DESCRIPTION OF THE TASK >> Revise the lines from the first one up to and including the line with "Answer: the point", replacing "camera" with "viewer" and leaving everything else unchanged.

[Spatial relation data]
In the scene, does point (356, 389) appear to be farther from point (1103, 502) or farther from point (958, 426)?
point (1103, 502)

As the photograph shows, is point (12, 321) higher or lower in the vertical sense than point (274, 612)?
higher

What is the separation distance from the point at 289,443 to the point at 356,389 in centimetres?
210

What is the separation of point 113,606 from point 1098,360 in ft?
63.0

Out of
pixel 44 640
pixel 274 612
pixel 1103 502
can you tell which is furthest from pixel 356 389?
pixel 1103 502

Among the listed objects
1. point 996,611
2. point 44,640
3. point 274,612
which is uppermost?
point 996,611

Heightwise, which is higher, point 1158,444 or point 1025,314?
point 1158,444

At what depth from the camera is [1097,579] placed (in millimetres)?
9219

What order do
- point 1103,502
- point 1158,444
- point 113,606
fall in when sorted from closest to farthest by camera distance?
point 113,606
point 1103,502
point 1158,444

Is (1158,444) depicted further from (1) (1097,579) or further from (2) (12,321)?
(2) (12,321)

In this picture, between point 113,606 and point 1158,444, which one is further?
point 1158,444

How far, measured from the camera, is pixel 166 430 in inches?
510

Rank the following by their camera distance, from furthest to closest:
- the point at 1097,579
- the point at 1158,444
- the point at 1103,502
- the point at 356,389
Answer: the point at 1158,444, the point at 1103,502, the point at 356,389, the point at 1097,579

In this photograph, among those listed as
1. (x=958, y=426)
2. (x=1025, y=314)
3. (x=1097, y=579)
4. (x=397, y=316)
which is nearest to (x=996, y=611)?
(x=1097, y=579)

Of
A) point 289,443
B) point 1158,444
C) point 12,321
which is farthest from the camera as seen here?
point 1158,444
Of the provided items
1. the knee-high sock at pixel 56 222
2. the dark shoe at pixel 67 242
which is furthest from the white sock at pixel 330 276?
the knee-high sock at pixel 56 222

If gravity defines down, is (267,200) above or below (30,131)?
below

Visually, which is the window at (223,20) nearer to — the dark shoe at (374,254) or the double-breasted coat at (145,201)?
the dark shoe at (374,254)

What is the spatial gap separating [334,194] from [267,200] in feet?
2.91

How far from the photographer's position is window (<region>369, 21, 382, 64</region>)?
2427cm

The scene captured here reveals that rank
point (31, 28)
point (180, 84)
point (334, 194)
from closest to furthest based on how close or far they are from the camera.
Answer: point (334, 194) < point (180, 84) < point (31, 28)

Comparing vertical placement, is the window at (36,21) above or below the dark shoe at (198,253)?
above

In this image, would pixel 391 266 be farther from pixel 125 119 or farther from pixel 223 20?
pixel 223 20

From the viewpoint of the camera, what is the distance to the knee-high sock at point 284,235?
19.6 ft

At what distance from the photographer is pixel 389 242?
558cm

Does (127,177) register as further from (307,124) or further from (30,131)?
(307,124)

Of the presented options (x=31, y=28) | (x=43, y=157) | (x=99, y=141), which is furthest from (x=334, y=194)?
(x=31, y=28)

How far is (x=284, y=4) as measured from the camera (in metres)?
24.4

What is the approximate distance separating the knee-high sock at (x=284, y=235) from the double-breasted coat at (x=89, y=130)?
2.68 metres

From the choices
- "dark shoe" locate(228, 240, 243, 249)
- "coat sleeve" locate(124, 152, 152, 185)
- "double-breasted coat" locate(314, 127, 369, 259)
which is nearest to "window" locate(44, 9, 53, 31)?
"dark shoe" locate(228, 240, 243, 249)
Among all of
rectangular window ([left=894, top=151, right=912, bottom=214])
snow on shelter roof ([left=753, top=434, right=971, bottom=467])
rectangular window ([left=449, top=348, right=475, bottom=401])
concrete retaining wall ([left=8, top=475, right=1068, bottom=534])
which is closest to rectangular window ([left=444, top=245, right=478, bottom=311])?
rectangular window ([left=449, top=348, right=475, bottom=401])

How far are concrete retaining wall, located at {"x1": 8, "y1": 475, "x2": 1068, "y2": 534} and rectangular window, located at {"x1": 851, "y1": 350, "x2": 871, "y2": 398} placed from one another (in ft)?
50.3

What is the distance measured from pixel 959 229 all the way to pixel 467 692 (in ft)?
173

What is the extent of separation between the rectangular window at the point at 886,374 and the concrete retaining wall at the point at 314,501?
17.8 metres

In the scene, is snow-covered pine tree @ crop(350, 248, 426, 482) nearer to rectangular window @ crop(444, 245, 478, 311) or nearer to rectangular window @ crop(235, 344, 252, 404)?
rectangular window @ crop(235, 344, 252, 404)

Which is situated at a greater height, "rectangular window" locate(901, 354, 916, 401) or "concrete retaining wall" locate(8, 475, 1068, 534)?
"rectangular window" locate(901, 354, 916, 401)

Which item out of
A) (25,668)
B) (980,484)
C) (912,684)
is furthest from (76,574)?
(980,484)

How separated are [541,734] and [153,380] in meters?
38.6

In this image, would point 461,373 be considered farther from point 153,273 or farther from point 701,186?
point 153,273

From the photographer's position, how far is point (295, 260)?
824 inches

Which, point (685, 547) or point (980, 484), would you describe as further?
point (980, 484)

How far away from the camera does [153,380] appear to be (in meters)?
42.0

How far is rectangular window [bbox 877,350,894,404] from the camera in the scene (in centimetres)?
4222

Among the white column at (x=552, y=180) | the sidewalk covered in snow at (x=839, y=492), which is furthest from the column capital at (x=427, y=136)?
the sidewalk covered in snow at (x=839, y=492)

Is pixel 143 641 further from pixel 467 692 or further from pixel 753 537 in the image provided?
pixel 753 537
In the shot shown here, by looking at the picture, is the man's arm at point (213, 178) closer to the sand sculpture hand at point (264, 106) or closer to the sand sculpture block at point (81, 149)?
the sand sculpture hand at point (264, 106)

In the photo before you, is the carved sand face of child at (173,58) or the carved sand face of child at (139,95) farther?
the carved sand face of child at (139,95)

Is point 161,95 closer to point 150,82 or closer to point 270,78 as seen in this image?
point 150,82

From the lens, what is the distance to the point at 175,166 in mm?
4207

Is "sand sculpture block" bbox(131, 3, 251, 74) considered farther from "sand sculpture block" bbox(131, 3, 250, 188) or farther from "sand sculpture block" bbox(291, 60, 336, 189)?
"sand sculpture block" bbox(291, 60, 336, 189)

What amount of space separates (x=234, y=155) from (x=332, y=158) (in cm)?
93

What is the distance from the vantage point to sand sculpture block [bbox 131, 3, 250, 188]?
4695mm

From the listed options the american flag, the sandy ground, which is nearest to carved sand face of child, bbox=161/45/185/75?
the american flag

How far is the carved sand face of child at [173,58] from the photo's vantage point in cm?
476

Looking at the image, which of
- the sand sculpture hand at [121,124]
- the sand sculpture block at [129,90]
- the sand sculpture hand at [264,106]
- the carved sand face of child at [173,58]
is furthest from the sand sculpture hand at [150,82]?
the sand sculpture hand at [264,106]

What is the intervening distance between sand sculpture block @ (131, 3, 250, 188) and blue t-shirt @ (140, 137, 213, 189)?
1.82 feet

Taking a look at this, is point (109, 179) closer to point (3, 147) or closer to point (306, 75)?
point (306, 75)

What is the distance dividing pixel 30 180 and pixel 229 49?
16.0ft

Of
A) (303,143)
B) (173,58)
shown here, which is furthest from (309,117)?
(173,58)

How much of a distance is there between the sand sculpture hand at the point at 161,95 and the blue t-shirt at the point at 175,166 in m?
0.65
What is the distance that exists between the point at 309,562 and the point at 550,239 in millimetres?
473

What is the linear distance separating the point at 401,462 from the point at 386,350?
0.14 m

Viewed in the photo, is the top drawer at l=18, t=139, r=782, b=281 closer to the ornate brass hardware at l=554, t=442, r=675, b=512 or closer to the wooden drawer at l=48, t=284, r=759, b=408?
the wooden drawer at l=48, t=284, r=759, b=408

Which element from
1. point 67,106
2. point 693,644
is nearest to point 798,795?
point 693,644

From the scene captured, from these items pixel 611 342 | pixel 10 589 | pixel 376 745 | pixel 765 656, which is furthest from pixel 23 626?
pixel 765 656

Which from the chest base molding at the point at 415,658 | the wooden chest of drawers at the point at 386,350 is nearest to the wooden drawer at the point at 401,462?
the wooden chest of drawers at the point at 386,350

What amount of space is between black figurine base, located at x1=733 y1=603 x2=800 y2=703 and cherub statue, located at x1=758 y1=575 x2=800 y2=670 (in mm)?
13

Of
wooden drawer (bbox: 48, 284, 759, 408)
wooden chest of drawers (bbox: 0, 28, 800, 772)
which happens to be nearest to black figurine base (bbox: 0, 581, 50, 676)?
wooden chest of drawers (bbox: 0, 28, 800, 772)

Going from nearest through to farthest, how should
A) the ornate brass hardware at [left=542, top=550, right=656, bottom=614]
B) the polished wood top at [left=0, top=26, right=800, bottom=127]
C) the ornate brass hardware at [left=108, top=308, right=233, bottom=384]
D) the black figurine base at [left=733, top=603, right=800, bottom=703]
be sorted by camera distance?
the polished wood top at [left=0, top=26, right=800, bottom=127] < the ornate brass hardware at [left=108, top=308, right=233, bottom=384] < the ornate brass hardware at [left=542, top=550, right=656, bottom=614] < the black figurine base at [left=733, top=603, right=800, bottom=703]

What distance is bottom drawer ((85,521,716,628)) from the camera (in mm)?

SOLUTION TO THIS EXERCISE >>
In the scene, does point (356, 389) appear to be farther from point (1103, 502) or farther from point (958, 426)?
point (1103, 502)

As the photograph shows, is point (12, 321) higher or lower in the vertical sense than point (274, 612)?
higher

What is the separation distance from the point at 289,443 to the point at 356,389 in centimetres?
210

What is the separation of point 113,606 from point 1098,360 in ft?
63.0

Out of
pixel 44 640
pixel 274 612
pixel 1103 502
can you tell which is furthest from pixel 356 389?
pixel 1103 502

Among the listed objects
1. point 996,611
2. point 44,640
3. point 274,612
which is uppermost?
point 996,611

Heightwise, which is higher, point 1158,444 or point 1025,314?
point 1158,444

At what depth from the viewer is [1097,579] placed (in millimetres)?
9219

What order do
- point 1103,502
- point 1158,444
- point 113,606
fall in when sorted from closest to farthest by viewer distance?
point 113,606
point 1103,502
point 1158,444

Is (1158,444) depicted further from (1) (1097,579) or further from (2) (12,321)?
(2) (12,321)

In this picture, between point 113,606 and point 1158,444, which one is further?
point 1158,444

How far, measured from the viewer, is pixel 166 430 in inches?
510

Rank the following by their viewer distance, from furthest to closest:
- the point at 1097,579
- the point at 1158,444
- the point at 1103,502
- the point at 356,389
Answer: the point at 1158,444, the point at 1103,502, the point at 356,389, the point at 1097,579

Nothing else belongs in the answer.